Encoding issue with text from HTML

TimStreater · January 30, 2021, 5:58pm

Meanwhile, the javascript. Can you make any sense of it?

TimStreater · January 30, 2021, 6:00pm

(The e003 is the Unicode code-point equivalent of the UTF8 ee 80 83).

Matthew_Dinmore1 · January 30, 2021, 6:02pm

It’s minimized. I looked to see if there was anything obvious being applied. I also looked in the source for pdf2htmlEX, but I actually think where all of this happens may be in one of his external dependencies, and haven’t traced it through.

Here’s the thing: the “7KLV” is the content of the text node in the DOM at the time of the selection. So, if there were a javascript that were transforming the text, I’d expect to see “This” in the node after the transformation. It has to be the browser understanding what that encoding is and then properly rendering the text.

TimStreater · January 30, 2021, 6:04pm

Hmm. I’m out of ideas at this point.

Matthew_Dinmore1 · January 30, 2021, 6:07pm

Thanks. I’ll play with the “add 29” idea and see what happens. Maybe “good enough.” There’s got to be something in the HTML encoding standard about this, if the browser knows what to do. Will try pursuing that, as well.

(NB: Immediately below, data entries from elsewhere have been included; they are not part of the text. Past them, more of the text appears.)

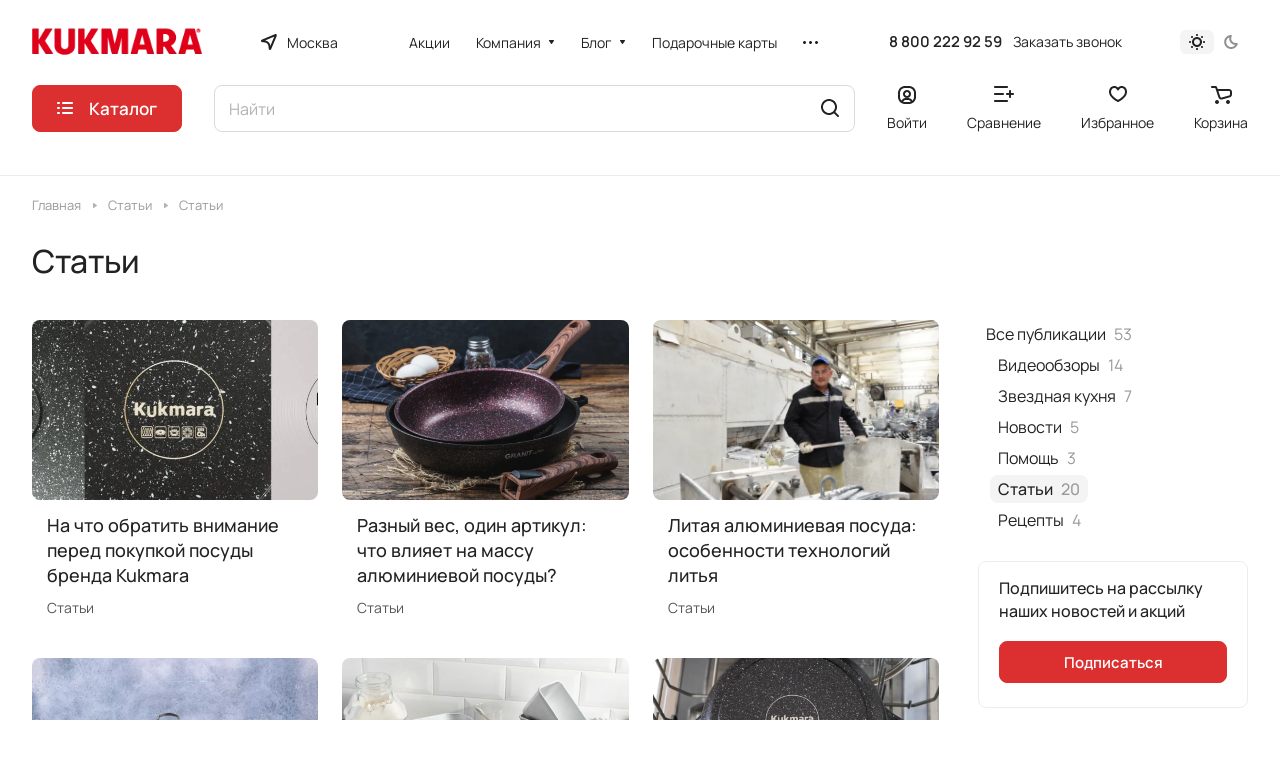

--- FILE ---
content_type: text/css
request_url: https://msk.market.kukmara.com/bitrix/cache/css/s1/aspro-lite/page_01774297ab2c3e341bbd0f663bfac042/page_01774297ab2c3e341bbd0f663bfac042_v1.css?17518766082058
body_size: 747
content:


/* Start:/bitrix/templates/aspro-lite/components/bitrix/subscribe.edit/side/style.min.css?169659211097*/
.subscribe-side-block{padding:15px 20px 24px 20px}.subscribe-side-block__text{margin-bottom:18px}
/* End */


/* Start:/bitrix/templates/aspro-lite/components/bitrix/news.list/blog-list/style.min.css?16856850161521*/
.blog-list__item{position:relative;overflow:hidden}.blog-list__item-image-wrapper{position:relative;padding-top:63%}.blog-list__item-image{background-size:cover;background-position:center;background-repeat:no-repeat;display:block;position:absolute;top:0;left:0;right:0;bottom:0}.bx-ie .blog-list__item-text-top-part{flex-basis:auto}.blog-list__item-preview-wrapper{margin-top:9px}.blog-list__item-text-wrapper{padding:13px 15px 0}.blog-list__item-link--absolute{position:absolute;top:0;left:0;right:0;bottom:0;z-index:2}.blog-list__item-text-bottom-part{margin-top:9px;display:flex;flex-direction:row;flex-wrap:wrap}.blog-list__item-period{position:relative}.blog-list__item-text-bottom-part__separator{margin:0 11px;font-size:.93333em;line-height:18px;opacity:.2}.blog-list__item-sticker{position:absolute;font-size:0;line-height:0;z-index:2;bottom:20px;left:16px}.blog-list__item__popup-video{background-color:#9e9e9e;background-color:var(--theme-base-color);height:32px;width:32px;border-radius:50%}.blog-list__item__popup-video:before{content:"";position:absolute;top:50%;left:50%;border:5px solid transparent;border-left:11px solid #fff;margin:-5px 0 0 -4px}@media (max-width:600px){.blog-list__item-preview-wrapper{font-size:13px;line-height:20px;margin-bottom:15px}.blog-list__item-text-wrapper{padding:17px 19px 0}.blog-list__item-image-wrapper{padding-top:67%}.blog-list__item-text-bottom-part__separator{margin:0 7px;line-height:21px}}@media (max-width:500px){.grid-list--normal .blog-list__wrapper{width:100%}}
/* End */
/* /bitrix/templates/aspro-lite/components/bitrix/subscribe.edit/side/style.min.css?169659211097 */
/* /bitrix/templates/aspro-lite/components/bitrix/news.list/blog-list/style.min.css?16856850161521 */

Matthew_Dinmore1 · January 30, 2021, 7:48pm

Well, not sure why, but the “add 29” solution largely works. Convert to UTF-16, then add 29 to each Second byte (ignore the first), and concatenate into a new string. Some issues with quotes which I’m going to assume are typical smart quote problems.
I have no idea why this works, but thanks for that insight!

Matthew_Dinmore1 · February 1, 2021, 1:37pm

Mystery solved (for posterity): the HTML file uses an embedded web font that has an alternate character mapping for some reason. Has nothing to do with the fact that it was also UTF-16 encoded. Fun times.